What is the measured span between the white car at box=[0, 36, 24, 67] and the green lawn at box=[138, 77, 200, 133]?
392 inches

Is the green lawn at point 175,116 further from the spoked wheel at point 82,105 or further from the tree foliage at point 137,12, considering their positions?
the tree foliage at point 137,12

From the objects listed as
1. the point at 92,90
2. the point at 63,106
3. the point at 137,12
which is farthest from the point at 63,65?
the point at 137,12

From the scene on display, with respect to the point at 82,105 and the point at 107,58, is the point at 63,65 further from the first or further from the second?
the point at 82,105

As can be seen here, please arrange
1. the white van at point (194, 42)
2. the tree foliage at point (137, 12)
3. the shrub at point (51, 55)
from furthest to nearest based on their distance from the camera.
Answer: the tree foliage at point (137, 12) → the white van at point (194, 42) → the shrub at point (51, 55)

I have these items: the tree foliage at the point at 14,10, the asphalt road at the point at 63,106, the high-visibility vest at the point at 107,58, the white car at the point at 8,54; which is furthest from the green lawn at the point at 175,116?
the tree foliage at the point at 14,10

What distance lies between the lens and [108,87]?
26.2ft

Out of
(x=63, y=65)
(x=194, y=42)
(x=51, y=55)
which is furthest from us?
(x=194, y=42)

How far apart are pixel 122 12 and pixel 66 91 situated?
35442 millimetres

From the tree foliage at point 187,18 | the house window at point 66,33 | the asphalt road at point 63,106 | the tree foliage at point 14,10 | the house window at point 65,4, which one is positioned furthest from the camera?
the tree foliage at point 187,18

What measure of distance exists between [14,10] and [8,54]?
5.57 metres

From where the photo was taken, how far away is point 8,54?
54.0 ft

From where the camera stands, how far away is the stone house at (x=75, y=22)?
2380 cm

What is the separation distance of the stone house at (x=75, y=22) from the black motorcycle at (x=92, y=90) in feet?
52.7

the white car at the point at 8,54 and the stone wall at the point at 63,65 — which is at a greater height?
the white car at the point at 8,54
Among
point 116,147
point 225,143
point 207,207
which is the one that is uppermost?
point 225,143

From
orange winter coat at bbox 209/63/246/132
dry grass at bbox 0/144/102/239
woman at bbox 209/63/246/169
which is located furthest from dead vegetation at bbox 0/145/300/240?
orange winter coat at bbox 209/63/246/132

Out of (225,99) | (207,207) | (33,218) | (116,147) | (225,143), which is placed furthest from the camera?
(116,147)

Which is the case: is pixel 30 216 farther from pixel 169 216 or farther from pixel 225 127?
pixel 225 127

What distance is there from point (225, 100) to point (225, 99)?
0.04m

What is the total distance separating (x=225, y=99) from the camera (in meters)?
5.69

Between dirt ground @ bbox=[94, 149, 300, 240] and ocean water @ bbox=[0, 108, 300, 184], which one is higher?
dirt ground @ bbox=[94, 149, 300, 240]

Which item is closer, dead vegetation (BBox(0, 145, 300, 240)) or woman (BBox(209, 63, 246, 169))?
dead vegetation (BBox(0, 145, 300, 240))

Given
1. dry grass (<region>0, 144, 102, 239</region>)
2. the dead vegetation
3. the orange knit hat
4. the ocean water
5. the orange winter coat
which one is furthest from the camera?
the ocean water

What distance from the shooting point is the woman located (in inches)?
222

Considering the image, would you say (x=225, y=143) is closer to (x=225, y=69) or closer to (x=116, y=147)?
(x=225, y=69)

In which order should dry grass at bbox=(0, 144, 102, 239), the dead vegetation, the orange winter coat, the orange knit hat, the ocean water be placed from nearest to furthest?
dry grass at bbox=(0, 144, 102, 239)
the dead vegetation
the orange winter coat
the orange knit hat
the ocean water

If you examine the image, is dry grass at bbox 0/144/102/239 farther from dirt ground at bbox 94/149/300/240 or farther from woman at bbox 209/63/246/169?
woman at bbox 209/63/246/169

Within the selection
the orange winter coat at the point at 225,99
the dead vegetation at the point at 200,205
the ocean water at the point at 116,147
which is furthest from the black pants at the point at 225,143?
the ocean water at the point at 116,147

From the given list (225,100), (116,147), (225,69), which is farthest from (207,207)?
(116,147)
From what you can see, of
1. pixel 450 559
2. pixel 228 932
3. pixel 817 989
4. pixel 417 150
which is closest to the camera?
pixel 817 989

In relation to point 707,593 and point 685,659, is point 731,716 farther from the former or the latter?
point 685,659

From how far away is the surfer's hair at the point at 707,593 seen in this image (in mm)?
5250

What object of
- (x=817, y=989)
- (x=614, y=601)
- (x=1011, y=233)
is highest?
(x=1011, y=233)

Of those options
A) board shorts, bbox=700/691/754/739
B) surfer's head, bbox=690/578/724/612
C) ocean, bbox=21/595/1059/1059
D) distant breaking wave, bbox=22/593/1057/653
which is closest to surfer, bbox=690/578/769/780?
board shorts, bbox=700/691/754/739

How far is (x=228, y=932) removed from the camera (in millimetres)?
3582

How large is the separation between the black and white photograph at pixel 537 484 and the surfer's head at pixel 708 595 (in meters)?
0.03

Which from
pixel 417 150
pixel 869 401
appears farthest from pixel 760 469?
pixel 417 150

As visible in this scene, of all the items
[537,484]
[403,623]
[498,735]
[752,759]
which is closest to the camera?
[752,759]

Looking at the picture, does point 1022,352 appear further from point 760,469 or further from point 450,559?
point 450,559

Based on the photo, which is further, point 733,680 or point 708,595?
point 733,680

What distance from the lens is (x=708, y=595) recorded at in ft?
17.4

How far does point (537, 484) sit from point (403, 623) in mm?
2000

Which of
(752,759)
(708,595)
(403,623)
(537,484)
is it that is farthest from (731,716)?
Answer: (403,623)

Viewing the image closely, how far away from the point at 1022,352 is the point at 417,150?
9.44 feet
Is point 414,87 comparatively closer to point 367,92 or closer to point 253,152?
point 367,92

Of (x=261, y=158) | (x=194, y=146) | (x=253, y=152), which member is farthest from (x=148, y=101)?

> What to produce
Rewrite the stretch from the start of the records through the line that contains "35442 millimetres", substituting "grass field" for every "green lawn" and leaving everything else unchanged.

> Expected output
What is the measured span between the white car at box=[0, 36, 24, 67] and the grass field at box=[138, 77, 200, 133]?
392 inches

Is the grass field at point 175,116 further from the spoked wheel at point 82,105 or further from the tree foliage at point 137,12, considering their positions?
the tree foliage at point 137,12

From the objects listed as
1. the point at 92,90
2. the point at 63,106
3. the point at 137,12
which is farthest from the point at 63,65?
the point at 137,12

From the scene on display, with respect to the point at 82,105 and the point at 107,58, is the point at 63,65 further from the first or further from the second?
the point at 82,105

As can be seen here, please arrange
1. the white van at point (194, 42)
2. the tree foliage at point (137, 12)
3. the shrub at point (51, 55)
from furthest to nearest based on their distance from the camera.
Answer: the tree foliage at point (137, 12) → the white van at point (194, 42) → the shrub at point (51, 55)

I have these items: the tree foliage at the point at 14,10, the asphalt road at the point at 63,106, the high-visibility vest at the point at 107,58, the white car at the point at 8,54; which is furthest from the grass field at the point at 175,116?
the tree foliage at the point at 14,10

What distance lies between the lens and [108,87]?
26.2ft

Out of
(x=63, y=65)
(x=194, y=42)
(x=51, y=55)
which is furthest from us?
(x=194, y=42)

How far apart are pixel 122 12 and pixel 66 91 situated?
35442 millimetres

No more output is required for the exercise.